- _Texto del ejercicio_:
====================
NO PRESENTA UN PARECIDO muy grande con Córdoba pero tiene siempre aspecto de ciudad colonial, o provinciana, mejor. Visitamos el consulado con sus cartas esperándonos y tras la lectura fuimos a ver qué pasaba con una recomendación para un cagatinta de la cancillería, el que, por supuesto, nos largó duros. Deambulamos de cuartel en cuartel, hasta que en uno comimos un poco de arroz y por la tarde visitamos al doctor Pesce, que nos recibió con una amabilidad realmente extraña en un capo de la lepra. Nos consiguió alojamiento en un hospital de leprosos y nos invitó a comer por la noche en su casa. Resultó un conversador notablemente ameno. Tarde fuimos a dormir.
Tarde también nos despertamos y tomamos el desayuno, nos comunicaron que no había orden para darnos comida, de modo que decidimos irnos al Callao a conocerlo. El viaje resultó lerdo porque era Io de mayo y no había transporte, de modo que tuvimos que hacer los 14 kilómetros a pie. El Callao no ofrece nada particular para ver. Ni siquiera había barcos argentinos. Para aumentar la dureza de nuestras caras nos presentamos a un cuartel a mendigar un poco de comida y emprendimos la retirada rumbo a Lima, comiendo nuevamente en casa del doctor Pesce, que nos contó sus aventuras en cuanto a clasificación de la lepra.
Por la mañana fuimos al museo arqueológico y antropológico. Magnífico, pero que no pudimos recorrer íntegramente por falta de tiempo.
La tarde la dedicamos a conocer el leprosario bajo la dirección del doctor Molina, quien además de ser un buen leprólogo parece ser un magnífico cirujano de tórax. Como de costumbre, fuimos a comer a lo del doctor Pesce.
Toda la mañana del sábado la perdimos en el centro tratando de cambiar 50 coronas suecas, cosa que conseguimos al final después de mucho trajín. Por la tarde nos dedicamos a conocer el laboratorio; que no tiene mucho que envidiarle y deja mucho que desear, pero en cambio tiene un fichero bibliográfico formidable por la claridad y método del ordenamiento y también la cantidad de fichas anotadas. Por supuesto que por la noche fuimos a comer a casa del doctor Pesce, que como siempre se mostró como un amenísimo conversador.
====================
- _Datos proporcionados_:
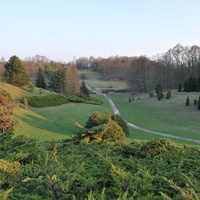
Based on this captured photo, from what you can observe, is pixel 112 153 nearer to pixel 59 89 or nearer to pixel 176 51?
pixel 59 89

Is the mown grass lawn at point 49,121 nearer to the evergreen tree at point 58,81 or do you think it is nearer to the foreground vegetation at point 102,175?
the foreground vegetation at point 102,175

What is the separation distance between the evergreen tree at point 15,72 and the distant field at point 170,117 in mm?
17263

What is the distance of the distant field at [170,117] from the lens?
29.4 meters

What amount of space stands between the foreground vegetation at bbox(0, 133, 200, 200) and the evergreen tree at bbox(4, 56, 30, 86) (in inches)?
1478

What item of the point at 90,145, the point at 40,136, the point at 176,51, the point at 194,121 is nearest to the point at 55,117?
the point at 40,136

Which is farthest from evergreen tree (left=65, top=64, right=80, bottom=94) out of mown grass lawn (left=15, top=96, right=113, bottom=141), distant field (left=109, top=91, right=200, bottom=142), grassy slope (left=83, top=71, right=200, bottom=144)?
mown grass lawn (left=15, top=96, right=113, bottom=141)

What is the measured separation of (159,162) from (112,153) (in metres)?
1.71

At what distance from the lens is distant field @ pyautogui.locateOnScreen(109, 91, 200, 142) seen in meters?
29.4

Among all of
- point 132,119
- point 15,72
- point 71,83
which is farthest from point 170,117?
point 71,83

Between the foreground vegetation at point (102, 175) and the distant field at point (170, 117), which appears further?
the distant field at point (170, 117)

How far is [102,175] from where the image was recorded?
523cm

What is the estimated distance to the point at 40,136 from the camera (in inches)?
898

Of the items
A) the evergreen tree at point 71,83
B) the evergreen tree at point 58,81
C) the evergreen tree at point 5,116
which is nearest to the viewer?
the evergreen tree at point 5,116

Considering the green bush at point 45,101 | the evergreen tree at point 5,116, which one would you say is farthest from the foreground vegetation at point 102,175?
the green bush at point 45,101
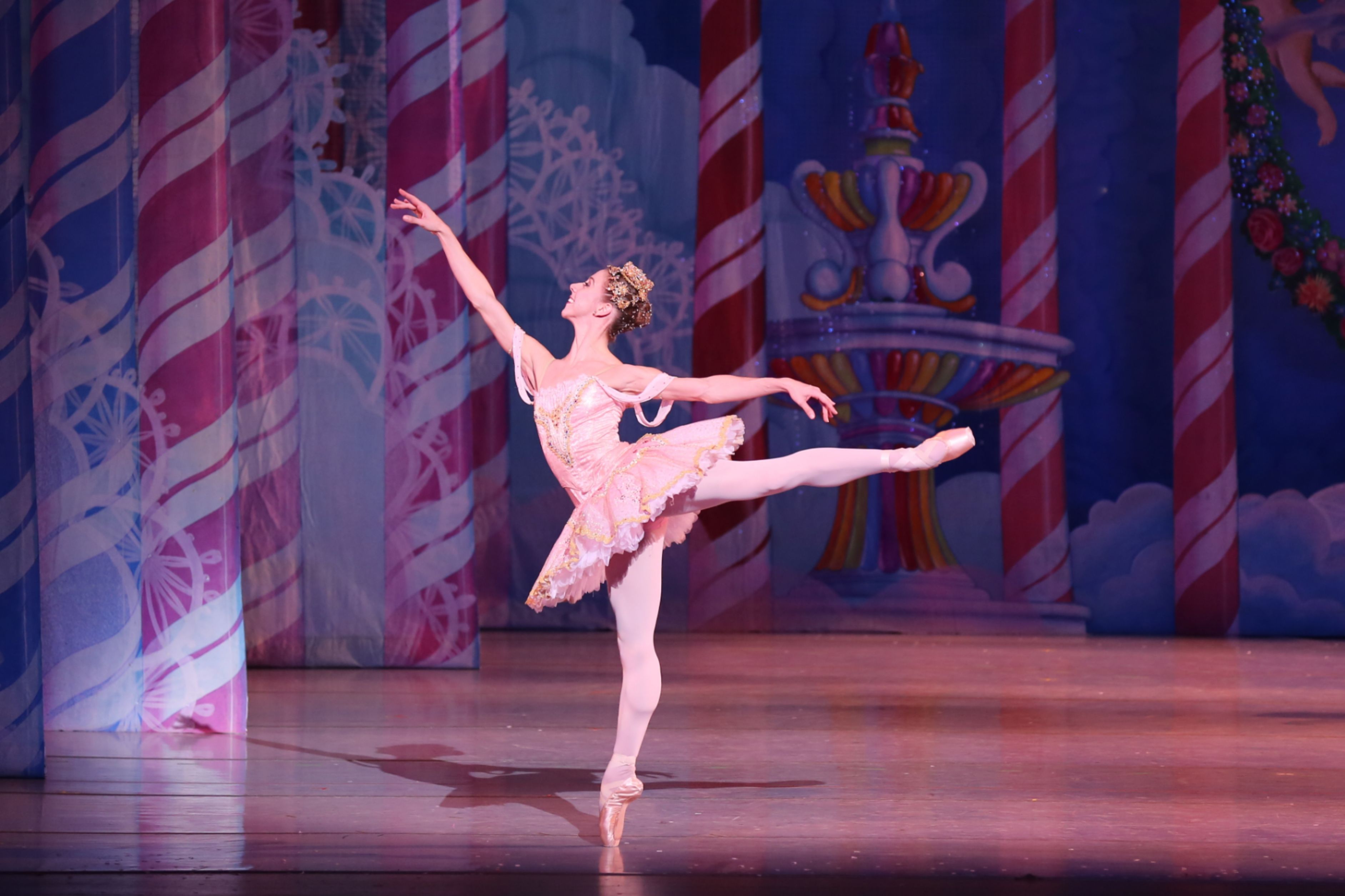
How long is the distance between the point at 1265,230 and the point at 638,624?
5258 mm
====================
- _Con esta información_:
[1] Traduce al inglés esta oración del diario de viaje: «El Callao no ofrece nada particular para ver.»
[2] Retoma el diario de viaje por Lima a partir de su última oración y escribe el párrafo siguiente.
Las líneas proporcionadas no son necesarias para esta actividad.

- _Respuestas esperadas_:
[1] Callao offers nothing in particular to see.

[2]
El domingo era un gran día para nosotros, por primera vez una corrida de toros y aunque era lo que se llama una novillada, es decir una corrida con toros y toreros de inferior calidad, la expectativa era grande, hasta el punto que yo casi no podía concentrarme en la lectura de un libro de Tello que leí por la mañana en la biblioteca. Llegamos sobre el filo de la corrida y cuando entramos, ya un novillero estaba matando al toro, pero por un método diferente al usual, llamado descabellamiento. El resultado fue que el toro se pasó diez minutos sufriendo, acostado contra los tablones mientras el torero no podía ultimarlo y el público chillaba. En el tercer toro hubo un cierto grado de emoción cuando enganchó aparatosamente al torero y lo voló por el aire, pero no hubo más que eso. La fiesta acabó con la muerte del sexto animal sin pena ni gloria. Arte no le veo; valor, en cierta manera; destreza, poca; emoción, relativa. En resumen, todo depende de lo que haya por hacer el domingo.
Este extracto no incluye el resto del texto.